Begin

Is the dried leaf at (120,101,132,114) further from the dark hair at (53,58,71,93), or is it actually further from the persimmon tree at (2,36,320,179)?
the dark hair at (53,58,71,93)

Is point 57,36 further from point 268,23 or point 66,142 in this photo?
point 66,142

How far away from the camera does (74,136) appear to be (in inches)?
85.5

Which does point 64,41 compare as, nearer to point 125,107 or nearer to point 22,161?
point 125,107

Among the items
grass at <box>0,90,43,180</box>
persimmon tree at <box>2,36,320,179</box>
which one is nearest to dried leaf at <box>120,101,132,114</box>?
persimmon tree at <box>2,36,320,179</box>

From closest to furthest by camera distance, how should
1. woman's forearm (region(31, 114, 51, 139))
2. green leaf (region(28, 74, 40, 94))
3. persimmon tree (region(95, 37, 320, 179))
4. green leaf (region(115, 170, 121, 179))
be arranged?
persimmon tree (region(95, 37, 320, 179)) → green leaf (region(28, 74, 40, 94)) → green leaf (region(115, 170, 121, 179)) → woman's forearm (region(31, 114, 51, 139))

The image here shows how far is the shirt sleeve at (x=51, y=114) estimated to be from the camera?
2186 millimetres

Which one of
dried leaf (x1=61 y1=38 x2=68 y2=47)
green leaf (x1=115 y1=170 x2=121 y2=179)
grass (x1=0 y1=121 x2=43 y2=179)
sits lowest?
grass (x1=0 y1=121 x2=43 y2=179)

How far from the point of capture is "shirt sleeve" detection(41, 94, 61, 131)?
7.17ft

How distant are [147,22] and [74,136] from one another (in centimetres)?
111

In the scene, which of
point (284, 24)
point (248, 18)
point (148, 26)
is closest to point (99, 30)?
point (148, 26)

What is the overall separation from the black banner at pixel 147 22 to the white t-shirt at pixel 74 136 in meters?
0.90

End

Print again the material above, limited to the lines from the one holding "The image here" through the last, inclusive.

Completed task:
The image here shows how far is the shirt sleeve at (x=51, y=114) estimated to be from the camera?
2186 millimetres

Which one of
dried leaf (x1=61 y1=38 x2=68 y2=47)
green leaf (x1=115 y1=170 x2=121 y2=179)
grass (x1=0 y1=121 x2=43 y2=179)
sits lowest?
grass (x1=0 y1=121 x2=43 y2=179)

How far from the point of capture is "shirt sleeve" detection(41, 94, 61, 131)?
7.17ft

How distant are [147,22] and [74,136] from one another (in centimetres)?
111

In the scene, which of
point (284, 24)
point (248, 18)
point (148, 26)
is closest to point (99, 30)?
point (148, 26)

What is the overall separation from the black banner at pixel 147 22 to the white t-shirt at pixel 74 136 in meters?
0.90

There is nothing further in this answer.